Les moyens financiers

Le Fonds supporte les dépenses relatives à son fonctionnement.

Conformément à la loi du 7 août 1961, il est habilité à se faire ouvrir auprès de la Banque et Caisse d’Épargne de l’État un crédit jusqu'à concurrence de 10 millions d'euros. La loi du 26 août 1965 l'autorise également à se procurer des moyens financiers supplémentaires d'un montant maximal de 10 millions d'euros par voie d'emprunt respectivement pour l'augmentation du crédit dont il dispose auprès de la Banque et Caisse d’Épargne de l’État.

Ces opérations financières sont garanties par l’État qui assume d'une part, les charges d'intérêts et d'amortissement de l'emprunt et d'autre part, les charges d'intérêts de la totalité du crédit dont dispose le Fonds auprès de la Banque et Caisse d’Épargne de l’État. Les crédits et emprunts sont soumis à l'approbation du Ministre des Finances qui en détermine les conditions et modalités.

A côté des crédits garantis par l’État, le Fonds dispose du produit des ventes et échanges de ses immeubles.

Il peut également se procurer d'autres moyens financiers qui ne seront toutefois pas couverts par la garantie de l’État. Les comptes du Fonds sont tenus selon les principes et les modalités de la comptabilité commerciale. A la clôture de chaque exercice, le CA arrête le bilan et le compte des profits et pertes.

Un réviseur d'entreprises désigné par le Ministre de tutelle, est chargé de contrôler les comptes du Fonds, la régularité des opérations effectuées et les écritures comptables.
Pour le 1er mai au plus tard, le CA présente au Gouvernement en conseil les comptes de fin d'exercice accompagnés d'un rapport circonstancié sur 
la situation et le fonctionnement du Fonds ainsi que le rapport du réviseur d'entreprise.
La décharge du CA est donnée par le Gouvernement en conseil.
La gestion financière du Fonds est soumise au contrôle de la Cour des comptes.

Les opérations

Les marchés de travaux et de fournitures conclus par le Fonds dans l'intérêt de l'accomplissement de sa mission sont soumis à la législation de l’État relative aux marchés publics de travaux et de fournitures.

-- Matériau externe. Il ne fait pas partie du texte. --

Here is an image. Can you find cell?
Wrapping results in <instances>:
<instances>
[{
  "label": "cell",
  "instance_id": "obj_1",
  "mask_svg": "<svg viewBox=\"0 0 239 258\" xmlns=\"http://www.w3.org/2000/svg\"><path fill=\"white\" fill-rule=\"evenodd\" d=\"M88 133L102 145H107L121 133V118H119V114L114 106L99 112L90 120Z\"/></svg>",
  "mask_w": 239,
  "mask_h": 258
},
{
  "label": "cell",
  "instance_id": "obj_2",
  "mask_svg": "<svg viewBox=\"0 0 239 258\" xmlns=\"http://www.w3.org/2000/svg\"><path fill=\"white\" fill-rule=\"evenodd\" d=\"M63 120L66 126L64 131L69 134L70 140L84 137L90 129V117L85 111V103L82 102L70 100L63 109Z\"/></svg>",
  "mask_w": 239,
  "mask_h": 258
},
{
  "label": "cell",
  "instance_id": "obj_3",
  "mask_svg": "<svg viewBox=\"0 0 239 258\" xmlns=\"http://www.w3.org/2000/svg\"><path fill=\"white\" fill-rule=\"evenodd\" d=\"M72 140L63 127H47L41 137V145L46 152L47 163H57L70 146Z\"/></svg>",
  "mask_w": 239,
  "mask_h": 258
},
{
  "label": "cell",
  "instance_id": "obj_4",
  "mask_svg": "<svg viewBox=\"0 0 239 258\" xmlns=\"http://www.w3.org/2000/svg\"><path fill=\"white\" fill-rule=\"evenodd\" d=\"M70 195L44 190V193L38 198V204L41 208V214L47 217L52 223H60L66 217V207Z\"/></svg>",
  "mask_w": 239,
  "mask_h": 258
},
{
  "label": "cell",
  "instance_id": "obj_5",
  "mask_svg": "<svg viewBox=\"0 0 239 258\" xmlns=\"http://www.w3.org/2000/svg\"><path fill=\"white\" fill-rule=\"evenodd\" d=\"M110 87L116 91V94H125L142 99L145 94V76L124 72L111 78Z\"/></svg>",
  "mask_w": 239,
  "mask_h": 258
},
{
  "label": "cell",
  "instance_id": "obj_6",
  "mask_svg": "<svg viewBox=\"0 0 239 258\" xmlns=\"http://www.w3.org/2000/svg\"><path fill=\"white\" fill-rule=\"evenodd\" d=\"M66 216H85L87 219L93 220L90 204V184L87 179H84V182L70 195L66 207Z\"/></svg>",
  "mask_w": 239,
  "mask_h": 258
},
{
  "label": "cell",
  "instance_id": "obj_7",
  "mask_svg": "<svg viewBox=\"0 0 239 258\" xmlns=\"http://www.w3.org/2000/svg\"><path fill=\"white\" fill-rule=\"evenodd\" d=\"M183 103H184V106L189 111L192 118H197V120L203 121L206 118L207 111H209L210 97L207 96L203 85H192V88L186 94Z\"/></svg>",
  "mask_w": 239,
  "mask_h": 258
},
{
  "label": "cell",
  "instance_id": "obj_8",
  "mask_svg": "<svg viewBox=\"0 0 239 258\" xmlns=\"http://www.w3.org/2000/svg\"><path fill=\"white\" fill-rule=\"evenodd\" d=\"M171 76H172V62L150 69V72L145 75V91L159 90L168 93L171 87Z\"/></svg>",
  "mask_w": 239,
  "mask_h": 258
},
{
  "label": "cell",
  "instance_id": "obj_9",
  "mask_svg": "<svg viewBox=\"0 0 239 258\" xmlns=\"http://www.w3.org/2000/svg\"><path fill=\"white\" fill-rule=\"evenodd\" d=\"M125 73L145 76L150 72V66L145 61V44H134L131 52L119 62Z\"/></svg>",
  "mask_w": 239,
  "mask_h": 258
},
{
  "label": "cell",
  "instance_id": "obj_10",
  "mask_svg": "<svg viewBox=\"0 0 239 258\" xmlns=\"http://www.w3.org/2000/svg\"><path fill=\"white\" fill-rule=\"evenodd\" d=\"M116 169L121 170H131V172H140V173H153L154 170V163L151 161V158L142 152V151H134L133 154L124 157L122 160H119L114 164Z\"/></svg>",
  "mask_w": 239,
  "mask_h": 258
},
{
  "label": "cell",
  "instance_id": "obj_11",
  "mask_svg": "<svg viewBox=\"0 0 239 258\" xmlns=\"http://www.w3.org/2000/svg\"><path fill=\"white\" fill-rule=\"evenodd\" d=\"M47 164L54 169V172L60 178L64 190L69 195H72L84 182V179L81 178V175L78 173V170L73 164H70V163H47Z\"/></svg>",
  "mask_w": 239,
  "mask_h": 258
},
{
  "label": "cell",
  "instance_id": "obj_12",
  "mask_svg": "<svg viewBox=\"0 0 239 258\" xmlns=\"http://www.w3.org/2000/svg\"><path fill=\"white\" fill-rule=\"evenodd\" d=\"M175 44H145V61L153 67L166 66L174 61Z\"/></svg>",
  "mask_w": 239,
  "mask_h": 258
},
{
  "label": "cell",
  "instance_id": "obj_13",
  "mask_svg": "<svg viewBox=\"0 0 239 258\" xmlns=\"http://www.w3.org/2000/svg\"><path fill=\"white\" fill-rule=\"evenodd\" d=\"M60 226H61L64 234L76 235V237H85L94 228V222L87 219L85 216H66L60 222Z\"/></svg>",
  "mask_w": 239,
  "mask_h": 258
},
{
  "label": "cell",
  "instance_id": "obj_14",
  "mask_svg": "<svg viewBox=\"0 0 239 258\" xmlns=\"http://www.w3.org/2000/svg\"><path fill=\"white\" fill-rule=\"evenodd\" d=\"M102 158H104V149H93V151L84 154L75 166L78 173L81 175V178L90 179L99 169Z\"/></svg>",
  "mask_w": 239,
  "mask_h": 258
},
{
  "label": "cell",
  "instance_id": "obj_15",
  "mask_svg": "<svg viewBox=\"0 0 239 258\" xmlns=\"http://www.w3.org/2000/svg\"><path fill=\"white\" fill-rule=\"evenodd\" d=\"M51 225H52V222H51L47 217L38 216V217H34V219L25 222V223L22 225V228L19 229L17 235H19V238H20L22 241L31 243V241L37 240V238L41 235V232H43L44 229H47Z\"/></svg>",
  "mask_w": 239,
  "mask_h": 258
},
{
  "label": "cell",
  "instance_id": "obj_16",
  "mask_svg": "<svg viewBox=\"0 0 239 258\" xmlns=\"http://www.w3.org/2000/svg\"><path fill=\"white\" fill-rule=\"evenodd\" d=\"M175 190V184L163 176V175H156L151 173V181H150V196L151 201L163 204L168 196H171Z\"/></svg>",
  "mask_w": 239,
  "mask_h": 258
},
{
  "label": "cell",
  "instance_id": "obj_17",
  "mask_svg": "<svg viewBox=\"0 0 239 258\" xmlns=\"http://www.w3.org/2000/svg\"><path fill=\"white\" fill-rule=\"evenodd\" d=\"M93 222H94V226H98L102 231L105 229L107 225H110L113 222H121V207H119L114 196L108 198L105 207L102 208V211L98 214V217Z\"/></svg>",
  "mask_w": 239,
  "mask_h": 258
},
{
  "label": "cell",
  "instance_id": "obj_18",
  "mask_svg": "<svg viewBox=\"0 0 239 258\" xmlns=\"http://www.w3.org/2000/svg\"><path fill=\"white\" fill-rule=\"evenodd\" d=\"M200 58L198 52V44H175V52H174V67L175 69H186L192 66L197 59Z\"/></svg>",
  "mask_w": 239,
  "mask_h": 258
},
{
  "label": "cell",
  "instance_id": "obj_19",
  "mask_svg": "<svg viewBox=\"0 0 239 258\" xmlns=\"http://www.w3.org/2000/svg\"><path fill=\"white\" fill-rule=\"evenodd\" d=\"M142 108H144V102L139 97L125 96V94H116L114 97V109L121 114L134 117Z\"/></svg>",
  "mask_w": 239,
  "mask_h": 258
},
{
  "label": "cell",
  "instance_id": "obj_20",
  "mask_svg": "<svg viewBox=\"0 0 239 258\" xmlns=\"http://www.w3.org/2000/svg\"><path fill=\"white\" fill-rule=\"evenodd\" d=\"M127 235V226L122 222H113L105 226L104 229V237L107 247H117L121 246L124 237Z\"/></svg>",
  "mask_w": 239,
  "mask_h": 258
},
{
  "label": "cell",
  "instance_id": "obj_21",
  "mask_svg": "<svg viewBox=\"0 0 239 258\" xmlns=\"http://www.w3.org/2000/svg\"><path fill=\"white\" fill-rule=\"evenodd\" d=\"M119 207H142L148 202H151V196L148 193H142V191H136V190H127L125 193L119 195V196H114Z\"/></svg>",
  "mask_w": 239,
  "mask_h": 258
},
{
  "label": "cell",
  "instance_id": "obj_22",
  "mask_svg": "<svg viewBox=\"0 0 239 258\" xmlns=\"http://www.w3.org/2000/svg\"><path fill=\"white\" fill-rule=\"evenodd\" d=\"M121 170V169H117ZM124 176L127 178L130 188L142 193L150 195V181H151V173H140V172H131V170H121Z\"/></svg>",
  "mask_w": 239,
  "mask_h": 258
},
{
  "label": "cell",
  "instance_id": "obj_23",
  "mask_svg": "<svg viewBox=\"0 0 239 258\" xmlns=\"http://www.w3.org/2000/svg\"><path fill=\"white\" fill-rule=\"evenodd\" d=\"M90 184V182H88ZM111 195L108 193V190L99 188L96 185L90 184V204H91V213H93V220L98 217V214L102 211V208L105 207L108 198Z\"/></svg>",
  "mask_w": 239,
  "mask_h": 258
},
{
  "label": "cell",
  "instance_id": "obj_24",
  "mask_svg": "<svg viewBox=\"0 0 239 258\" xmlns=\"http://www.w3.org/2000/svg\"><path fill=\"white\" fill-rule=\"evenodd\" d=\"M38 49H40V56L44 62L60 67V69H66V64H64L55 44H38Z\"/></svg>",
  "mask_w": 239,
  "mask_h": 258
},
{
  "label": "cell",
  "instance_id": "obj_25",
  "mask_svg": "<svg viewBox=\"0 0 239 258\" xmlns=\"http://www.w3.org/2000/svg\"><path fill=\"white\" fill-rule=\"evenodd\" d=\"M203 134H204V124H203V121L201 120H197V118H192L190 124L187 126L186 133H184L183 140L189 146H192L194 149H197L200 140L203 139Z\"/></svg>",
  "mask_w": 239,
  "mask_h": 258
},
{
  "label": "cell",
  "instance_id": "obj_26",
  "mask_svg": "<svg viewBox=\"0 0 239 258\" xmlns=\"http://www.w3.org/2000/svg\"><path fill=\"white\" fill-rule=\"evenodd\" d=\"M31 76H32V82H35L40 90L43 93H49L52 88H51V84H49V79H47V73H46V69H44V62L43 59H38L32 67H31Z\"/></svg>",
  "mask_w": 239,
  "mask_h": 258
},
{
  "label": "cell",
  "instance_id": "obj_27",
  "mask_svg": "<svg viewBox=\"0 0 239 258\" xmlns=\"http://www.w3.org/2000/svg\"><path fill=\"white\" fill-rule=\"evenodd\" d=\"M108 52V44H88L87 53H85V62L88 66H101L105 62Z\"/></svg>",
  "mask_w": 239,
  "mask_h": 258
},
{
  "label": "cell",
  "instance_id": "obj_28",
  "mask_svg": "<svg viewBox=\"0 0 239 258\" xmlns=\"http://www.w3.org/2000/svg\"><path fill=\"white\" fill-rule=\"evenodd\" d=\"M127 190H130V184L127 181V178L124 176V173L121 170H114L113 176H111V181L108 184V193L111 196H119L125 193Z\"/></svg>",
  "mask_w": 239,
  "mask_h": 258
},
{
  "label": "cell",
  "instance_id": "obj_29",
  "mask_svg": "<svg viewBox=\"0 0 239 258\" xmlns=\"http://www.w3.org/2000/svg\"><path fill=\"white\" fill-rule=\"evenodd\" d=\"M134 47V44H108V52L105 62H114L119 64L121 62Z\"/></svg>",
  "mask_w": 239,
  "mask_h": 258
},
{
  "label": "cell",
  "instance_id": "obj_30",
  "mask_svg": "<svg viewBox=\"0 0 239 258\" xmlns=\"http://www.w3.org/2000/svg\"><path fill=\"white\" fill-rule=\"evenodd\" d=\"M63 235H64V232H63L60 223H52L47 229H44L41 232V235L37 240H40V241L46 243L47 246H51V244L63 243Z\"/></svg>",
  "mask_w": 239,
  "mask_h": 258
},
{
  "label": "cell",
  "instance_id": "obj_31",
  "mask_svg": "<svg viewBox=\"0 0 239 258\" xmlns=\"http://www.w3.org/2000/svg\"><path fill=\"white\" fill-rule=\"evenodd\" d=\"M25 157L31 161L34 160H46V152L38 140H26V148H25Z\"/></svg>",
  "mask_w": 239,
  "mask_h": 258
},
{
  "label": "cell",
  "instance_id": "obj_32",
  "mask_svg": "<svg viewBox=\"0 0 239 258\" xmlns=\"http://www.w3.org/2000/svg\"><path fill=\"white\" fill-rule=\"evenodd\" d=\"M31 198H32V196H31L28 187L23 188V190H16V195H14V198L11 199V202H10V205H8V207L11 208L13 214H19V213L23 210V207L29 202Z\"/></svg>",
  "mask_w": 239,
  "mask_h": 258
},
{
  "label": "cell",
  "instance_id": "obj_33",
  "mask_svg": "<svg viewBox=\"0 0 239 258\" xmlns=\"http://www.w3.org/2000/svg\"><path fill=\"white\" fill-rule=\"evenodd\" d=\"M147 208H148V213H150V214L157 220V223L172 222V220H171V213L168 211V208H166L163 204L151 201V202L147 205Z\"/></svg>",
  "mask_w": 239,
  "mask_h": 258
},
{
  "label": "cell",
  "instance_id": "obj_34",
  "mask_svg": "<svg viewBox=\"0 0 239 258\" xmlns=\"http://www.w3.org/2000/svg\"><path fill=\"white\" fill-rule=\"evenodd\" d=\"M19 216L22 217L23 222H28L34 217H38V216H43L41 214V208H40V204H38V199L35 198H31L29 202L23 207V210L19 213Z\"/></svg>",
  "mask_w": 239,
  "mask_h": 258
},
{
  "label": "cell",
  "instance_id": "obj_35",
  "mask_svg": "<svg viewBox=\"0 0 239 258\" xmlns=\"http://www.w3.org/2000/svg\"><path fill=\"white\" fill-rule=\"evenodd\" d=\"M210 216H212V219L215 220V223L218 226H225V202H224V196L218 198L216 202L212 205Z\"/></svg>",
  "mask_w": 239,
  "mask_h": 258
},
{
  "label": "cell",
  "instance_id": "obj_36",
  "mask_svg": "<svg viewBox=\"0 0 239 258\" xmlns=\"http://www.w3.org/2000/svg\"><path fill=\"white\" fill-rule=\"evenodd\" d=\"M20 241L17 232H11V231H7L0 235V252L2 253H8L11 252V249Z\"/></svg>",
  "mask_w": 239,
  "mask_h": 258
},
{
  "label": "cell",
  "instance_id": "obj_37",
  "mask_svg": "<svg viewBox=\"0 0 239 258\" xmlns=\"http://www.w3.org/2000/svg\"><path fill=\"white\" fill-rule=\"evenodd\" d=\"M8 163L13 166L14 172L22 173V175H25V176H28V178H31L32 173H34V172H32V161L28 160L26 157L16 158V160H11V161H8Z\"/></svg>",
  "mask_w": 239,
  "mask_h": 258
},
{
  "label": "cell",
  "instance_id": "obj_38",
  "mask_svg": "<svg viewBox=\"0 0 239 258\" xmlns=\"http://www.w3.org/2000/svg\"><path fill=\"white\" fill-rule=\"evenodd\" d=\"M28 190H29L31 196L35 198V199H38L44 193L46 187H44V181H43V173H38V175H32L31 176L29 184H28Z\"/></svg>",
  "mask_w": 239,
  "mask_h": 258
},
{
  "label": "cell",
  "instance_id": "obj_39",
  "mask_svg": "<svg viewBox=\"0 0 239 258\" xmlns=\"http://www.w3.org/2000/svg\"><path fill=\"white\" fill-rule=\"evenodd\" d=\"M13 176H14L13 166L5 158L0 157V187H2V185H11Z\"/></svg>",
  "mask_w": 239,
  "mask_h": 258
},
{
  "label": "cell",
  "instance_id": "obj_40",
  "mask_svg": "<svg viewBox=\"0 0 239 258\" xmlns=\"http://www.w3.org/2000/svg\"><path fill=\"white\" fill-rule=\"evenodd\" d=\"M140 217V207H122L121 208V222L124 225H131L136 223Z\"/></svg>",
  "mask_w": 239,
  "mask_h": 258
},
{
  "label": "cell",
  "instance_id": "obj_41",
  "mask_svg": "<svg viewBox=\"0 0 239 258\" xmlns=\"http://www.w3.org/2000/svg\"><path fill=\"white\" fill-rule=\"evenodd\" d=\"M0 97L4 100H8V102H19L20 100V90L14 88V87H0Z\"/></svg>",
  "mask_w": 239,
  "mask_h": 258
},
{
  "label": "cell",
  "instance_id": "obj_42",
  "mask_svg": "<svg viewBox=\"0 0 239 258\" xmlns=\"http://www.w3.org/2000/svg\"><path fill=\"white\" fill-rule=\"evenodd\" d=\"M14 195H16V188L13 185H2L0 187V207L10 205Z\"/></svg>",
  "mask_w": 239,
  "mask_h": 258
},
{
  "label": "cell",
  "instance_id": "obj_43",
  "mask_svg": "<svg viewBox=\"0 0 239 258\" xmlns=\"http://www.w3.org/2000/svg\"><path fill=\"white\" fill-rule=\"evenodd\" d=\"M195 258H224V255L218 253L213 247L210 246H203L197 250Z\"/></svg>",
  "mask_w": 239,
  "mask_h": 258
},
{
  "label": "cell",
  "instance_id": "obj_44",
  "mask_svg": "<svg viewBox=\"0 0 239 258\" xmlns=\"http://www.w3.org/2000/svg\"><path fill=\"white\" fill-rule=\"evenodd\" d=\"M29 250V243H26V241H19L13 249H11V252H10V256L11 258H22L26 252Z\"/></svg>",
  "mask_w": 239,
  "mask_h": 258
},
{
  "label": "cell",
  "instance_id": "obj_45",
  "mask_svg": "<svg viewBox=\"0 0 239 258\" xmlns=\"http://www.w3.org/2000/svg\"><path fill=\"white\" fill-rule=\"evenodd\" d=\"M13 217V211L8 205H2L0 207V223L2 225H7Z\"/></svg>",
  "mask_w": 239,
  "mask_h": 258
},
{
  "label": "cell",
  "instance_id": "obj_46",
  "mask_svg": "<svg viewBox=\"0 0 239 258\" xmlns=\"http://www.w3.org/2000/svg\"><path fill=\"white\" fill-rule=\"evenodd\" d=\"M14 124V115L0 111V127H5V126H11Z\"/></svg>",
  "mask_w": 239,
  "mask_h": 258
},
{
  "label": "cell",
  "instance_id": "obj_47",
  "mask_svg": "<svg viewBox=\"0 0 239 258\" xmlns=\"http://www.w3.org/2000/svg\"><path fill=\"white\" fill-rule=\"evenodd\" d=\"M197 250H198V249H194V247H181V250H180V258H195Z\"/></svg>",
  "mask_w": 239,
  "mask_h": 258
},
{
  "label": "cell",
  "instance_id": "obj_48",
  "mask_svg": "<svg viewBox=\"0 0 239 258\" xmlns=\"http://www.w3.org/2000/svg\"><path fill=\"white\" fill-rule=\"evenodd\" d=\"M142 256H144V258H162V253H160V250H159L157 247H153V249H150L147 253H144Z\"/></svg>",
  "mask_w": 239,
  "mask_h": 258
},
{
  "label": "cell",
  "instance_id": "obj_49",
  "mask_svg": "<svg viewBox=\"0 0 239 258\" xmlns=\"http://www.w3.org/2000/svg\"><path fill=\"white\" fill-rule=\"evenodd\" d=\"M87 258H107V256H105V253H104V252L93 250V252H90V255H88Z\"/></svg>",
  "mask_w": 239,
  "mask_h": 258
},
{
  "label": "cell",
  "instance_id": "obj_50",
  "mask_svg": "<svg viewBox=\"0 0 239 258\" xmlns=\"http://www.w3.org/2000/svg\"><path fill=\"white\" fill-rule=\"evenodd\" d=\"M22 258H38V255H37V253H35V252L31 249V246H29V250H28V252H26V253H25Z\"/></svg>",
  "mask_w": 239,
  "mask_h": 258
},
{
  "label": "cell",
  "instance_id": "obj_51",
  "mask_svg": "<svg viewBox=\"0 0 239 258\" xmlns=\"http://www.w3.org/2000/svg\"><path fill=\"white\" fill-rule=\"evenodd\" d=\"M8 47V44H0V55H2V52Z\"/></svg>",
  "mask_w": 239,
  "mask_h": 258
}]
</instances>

Aux termes de la loi modifiée du 7 août 1961, la cession des immeubles peut se réaliser de gré à gré sous condition d'autorisation spéciale du Gouvernement en conseil. La même autorisation est requise pour procéder à l'échange volontaire d'immeubles avec des immeubles même non compris dans les limites fixées par le plan annexé à la loi. Le Fonds a également recours à deux formes de droits réels immobiliers institués par deux lois du 10 janvier 1924, à savoir le contrat de cession d'un droit de superficie et le contrat de concession d'un droit emphytéotique.

La politique immobilière

La mission principale du Fonds réside dans l'urbanisation du Plateau de Kirchberg. Les opérations immobilières sont cependant indispensables pour permettre au Fonds de se procurer les moyens financiers  requis pour le financement des travaux d'infra- structure et pour orienter l'urbanisation du Plateau.
Aux termes de la loi modifiée du 7 août 1961, le Fonds peut procéder à la revente des immeubles non occupés par la voie publique aux enchères ou avec l'autorisation spéciale du Gouvernement en conseil par procédure négociée.

La formule de la vente aux enchères n'a été utilisée qu'à deux reprises par le passé. Les ventes de terrains ont été réalisées par voie négociée sur base 
de prix approuvés par le Gouvernement et fixés en fonction de leur constructibilité.

Une nouvelle politique de vente

Depuis 2004, le Fonds met en œuvre une nouvelle politique de vente, qui tend à concilier la mise en concurrence en ce qui concerne le prix de vente et 
la valorisation de la qualité architecturale et urbanistique. La formule choisie a l'avantage incontestable par rapport à la vente par voie négociée de permettre à l'ensemble des acteurs sur le marché de l'immobilier de bureaux et de l'immobilier résidentiel d'accéder aux terrains mis en vente par le Fonds.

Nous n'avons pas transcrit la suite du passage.